Yehoshua’s cousin Simeon has not run away.

He has not hidden himself in the wilderness. He is here, and he catches Veronica before she would hit the stones, and when she is once more safely away from the soldiers who surround Yeshu, he lifts the hundredweight of crossbar from Yeshu’s back and places it on his own. And when a soldier would stop him, Simeon the Zealot says, “Let me be about my business.”

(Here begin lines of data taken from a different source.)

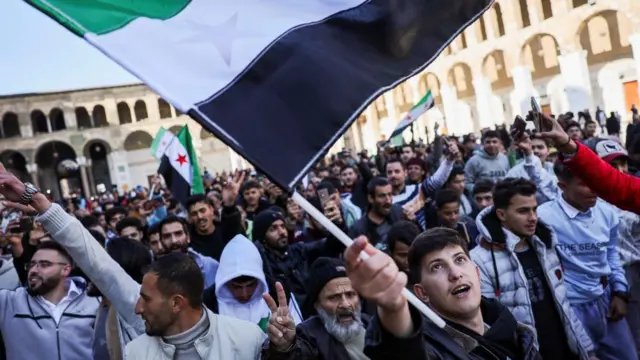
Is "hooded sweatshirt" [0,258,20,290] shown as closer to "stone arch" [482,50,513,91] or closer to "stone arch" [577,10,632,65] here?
"stone arch" [577,10,632,65]

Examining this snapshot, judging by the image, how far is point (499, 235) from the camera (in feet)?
11.5

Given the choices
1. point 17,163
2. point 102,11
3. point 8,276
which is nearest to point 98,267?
point 102,11

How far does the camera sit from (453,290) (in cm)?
232

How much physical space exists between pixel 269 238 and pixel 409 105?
38248mm

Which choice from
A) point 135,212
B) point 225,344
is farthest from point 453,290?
point 135,212

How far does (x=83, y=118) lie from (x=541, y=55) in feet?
114

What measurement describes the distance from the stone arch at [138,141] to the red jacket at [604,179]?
1825 inches

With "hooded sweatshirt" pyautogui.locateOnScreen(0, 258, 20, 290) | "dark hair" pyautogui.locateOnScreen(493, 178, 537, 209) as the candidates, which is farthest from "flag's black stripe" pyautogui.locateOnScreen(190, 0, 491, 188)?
"hooded sweatshirt" pyautogui.locateOnScreen(0, 258, 20, 290)

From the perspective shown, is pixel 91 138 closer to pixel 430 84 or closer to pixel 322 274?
pixel 430 84

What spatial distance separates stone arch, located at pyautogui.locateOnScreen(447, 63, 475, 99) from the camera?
3861 centimetres

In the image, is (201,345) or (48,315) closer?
(201,345)

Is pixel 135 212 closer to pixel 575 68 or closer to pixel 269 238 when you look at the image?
pixel 269 238

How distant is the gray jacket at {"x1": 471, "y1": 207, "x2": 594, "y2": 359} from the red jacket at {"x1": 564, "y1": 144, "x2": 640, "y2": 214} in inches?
28.0

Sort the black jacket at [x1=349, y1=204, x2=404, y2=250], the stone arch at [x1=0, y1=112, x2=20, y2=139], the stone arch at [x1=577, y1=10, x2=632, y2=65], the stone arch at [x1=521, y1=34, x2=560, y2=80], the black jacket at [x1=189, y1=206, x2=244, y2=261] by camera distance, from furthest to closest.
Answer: the stone arch at [x1=0, y1=112, x2=20, y2=139]
the stone arch at [x1=521, y1=34, x2=560, y2=80]
the stone arch at [x1=577, y1=10, x2=632, y2=65]
the black jacket at [x1=189, y1=206, x2=244, y2=261]
the black jacket at [x1=349, y1=204, x2=404, y2=250]
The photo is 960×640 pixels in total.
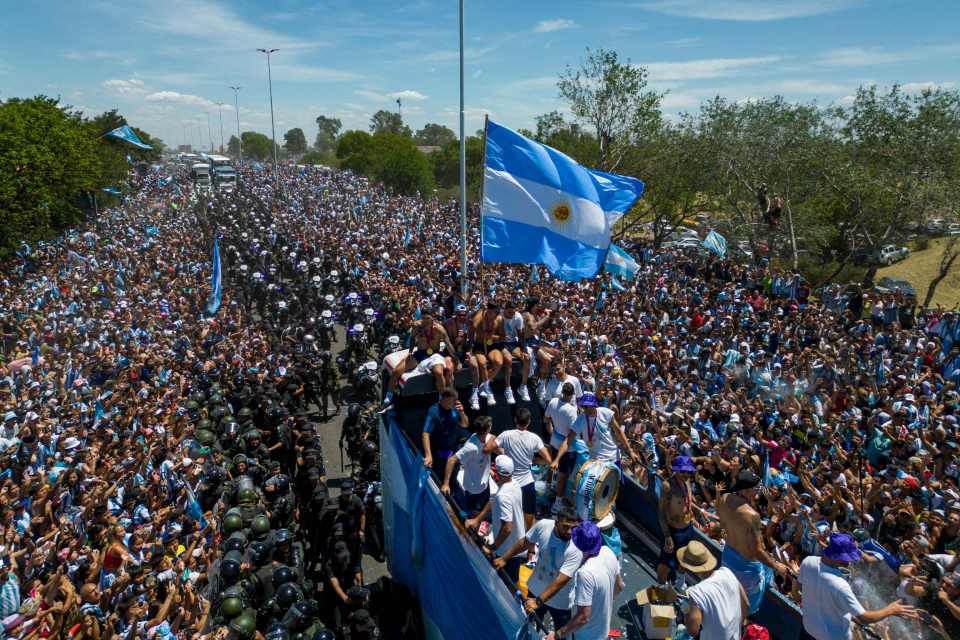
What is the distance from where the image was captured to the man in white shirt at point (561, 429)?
233 inches

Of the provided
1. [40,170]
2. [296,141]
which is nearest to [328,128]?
[296,141]

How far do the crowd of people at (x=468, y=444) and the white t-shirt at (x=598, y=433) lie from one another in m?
0.02

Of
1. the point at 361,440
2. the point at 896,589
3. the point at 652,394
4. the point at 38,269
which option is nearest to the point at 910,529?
the point at 896,589

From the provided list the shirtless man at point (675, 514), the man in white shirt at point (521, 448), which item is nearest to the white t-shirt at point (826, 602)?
the shirtless man at point (675, 514)

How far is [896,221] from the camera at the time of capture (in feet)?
74.2

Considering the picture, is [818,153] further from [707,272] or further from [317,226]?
[317,226]

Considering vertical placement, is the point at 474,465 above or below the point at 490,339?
below

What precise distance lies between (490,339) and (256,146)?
163 metres

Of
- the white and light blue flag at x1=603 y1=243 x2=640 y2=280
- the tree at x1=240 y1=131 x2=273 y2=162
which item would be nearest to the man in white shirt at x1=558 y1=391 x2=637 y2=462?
the white and light blue flag at x1=603 y1=243 x2=640 y2=280

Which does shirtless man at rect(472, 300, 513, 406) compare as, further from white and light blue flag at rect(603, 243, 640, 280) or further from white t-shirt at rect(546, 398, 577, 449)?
white and light blue flag at rect(603, 243, 640, 280)

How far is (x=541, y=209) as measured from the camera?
8844 mm

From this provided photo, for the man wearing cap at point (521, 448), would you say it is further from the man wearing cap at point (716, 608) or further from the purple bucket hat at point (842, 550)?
the purple bucket hat at point (842, 550)

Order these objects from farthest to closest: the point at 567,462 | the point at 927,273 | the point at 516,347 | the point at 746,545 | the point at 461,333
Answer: the point at 927,273 → the point at 461,333 → the point at 516,347 → the point at 567,462 → the point at 746,545

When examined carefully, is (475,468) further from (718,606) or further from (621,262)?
(621,262)
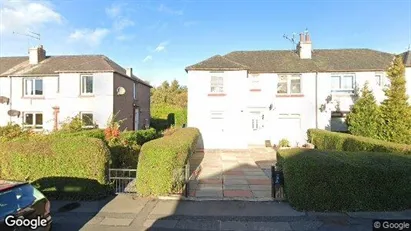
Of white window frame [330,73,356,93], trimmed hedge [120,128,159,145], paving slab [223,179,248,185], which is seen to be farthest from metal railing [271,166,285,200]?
white window frame [330,73,356,93]

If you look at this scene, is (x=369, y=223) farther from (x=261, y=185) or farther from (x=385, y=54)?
(x=385, y=54)

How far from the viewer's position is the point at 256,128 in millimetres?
18609

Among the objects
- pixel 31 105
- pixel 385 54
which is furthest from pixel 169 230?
pixel 385 54

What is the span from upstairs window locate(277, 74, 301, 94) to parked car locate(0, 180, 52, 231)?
16.4m

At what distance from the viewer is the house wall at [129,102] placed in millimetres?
20312

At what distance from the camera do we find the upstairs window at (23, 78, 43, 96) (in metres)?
20.6

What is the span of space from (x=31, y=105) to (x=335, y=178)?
22.1m

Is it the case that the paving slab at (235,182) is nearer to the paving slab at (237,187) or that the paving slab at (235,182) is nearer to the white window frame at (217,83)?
the paving slab at (237,187)

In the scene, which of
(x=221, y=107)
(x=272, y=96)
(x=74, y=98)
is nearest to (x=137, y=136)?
(x=221, y=107)

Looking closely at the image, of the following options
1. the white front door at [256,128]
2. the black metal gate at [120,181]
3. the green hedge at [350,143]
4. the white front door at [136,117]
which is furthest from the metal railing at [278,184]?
the white front door at [136,117]

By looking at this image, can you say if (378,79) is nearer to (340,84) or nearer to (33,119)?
(340,84)

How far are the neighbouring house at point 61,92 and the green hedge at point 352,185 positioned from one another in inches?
610

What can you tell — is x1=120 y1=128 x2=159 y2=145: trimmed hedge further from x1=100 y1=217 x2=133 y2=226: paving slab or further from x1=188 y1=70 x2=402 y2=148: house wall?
x1=100 y1=217 x2=133 y2=226: paving slab

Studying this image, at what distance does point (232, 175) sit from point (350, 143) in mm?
5650
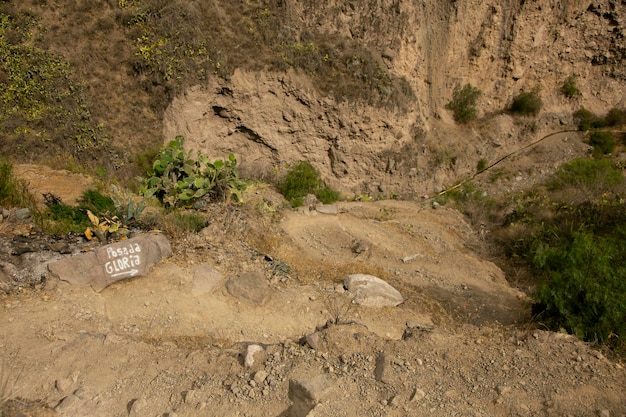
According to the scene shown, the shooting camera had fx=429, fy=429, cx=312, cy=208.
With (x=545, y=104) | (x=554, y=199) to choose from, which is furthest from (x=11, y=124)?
(x=545, y=104)

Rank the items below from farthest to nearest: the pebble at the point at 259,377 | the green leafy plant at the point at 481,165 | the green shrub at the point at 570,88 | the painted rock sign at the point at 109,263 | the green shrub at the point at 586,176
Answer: the green shrub at the point at 570,88 → the green leafy plant at the point at 481,165 → the green shrub at the point at 586,176 → the painted rock sign at the point at 109,263 → the pebble at the point at 259,377

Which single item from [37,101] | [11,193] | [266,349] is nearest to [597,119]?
[266,349]

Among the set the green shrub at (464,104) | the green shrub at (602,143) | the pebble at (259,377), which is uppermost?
the green shrub at (464,104)

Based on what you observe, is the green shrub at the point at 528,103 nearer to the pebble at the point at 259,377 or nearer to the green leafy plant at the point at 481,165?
the green leafy plant at the point at 481,165

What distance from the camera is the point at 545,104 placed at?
13.9m

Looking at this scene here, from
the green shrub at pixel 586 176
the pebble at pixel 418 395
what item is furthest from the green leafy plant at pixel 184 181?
the green shrub at pixel 586 176

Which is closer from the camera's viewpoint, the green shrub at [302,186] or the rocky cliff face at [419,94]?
the green shrub at [302,186]

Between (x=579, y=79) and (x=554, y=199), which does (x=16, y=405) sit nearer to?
(x=554, y=199)

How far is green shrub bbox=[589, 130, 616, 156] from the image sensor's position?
12.8 m

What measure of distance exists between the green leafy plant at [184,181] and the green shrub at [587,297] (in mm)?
4903

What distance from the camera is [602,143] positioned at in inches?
506

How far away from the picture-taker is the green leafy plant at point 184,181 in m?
7.29

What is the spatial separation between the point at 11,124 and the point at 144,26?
126 inches

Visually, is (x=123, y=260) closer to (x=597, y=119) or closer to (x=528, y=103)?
(x=528, y=103)
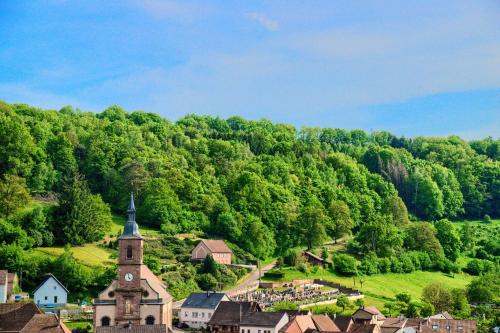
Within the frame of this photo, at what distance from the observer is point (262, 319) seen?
73.8 meters

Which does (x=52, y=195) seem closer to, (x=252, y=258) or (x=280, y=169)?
(x=252, y=258)

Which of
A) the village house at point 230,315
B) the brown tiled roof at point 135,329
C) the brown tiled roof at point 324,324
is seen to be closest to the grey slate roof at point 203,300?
the village house at point 230,315

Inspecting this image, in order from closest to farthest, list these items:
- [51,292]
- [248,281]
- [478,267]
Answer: [51,292] → [248,281] → [478,267]

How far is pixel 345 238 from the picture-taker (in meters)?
132

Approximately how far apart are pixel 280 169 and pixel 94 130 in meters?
33.7

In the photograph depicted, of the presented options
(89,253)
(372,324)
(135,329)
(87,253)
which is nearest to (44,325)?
(135,329)

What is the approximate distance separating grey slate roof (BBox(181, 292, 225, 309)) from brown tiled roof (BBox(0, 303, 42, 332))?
19.6 m

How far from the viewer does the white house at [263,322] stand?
72.5m

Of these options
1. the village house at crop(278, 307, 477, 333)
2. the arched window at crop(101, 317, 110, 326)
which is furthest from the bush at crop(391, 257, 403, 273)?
the arched window at crop(101, 317, 110, 326)

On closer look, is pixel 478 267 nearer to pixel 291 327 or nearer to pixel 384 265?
pixel 384 265

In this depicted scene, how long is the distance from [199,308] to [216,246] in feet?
82.9

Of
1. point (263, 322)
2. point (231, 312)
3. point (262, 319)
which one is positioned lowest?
point (263, 322)

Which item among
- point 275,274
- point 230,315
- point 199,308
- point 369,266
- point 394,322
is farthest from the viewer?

I have followed every cubit of the way. Every step Yeshu has taken I have been witness to. Every movement of his body, of his head, of his hands. Simeon carries his crossbeam but speaks not. Here and there someone from the crowd would call out the name of Yehoshua but is hushed. Now and again someone offers Yeshu drink. He does not take it. He does not look around. He does not speak. Our last walk is made in this strange silence. Only the leather of our sandals sounds, the loose rock underfoot, the breath of so many on the chill morning air. Only the crows cawing on Golgotha, what care they what men do? And though Yeshu is beaten so that he might be weakened and, by weakening, die quicker on the cross, he is yet strong enough to do this thing. I see that he is strong. By the act of Simeon, he is spared using the strength he will need to endure what he must soon endure. I bless Simeon as I bless Veronica as I bless Jude.

And I follow.

Out from the Gennath Gate, the road leads west past the limestone quarry from where the great stones were cut for the Temple Mount. The earth is raw here, it is wounded. But we take this road only until it comes on a rutted path that wends its way to the top of a rise above the quarry, and on this rise Timaeus awaits us. As do all others crucified with him. Every moment we have walked, I have felt them above us, and now that we climb the slight rise to meet them, I feel them more palpably still. Their presence hangs in my mind as their bodies hang slumped on the crossbeams.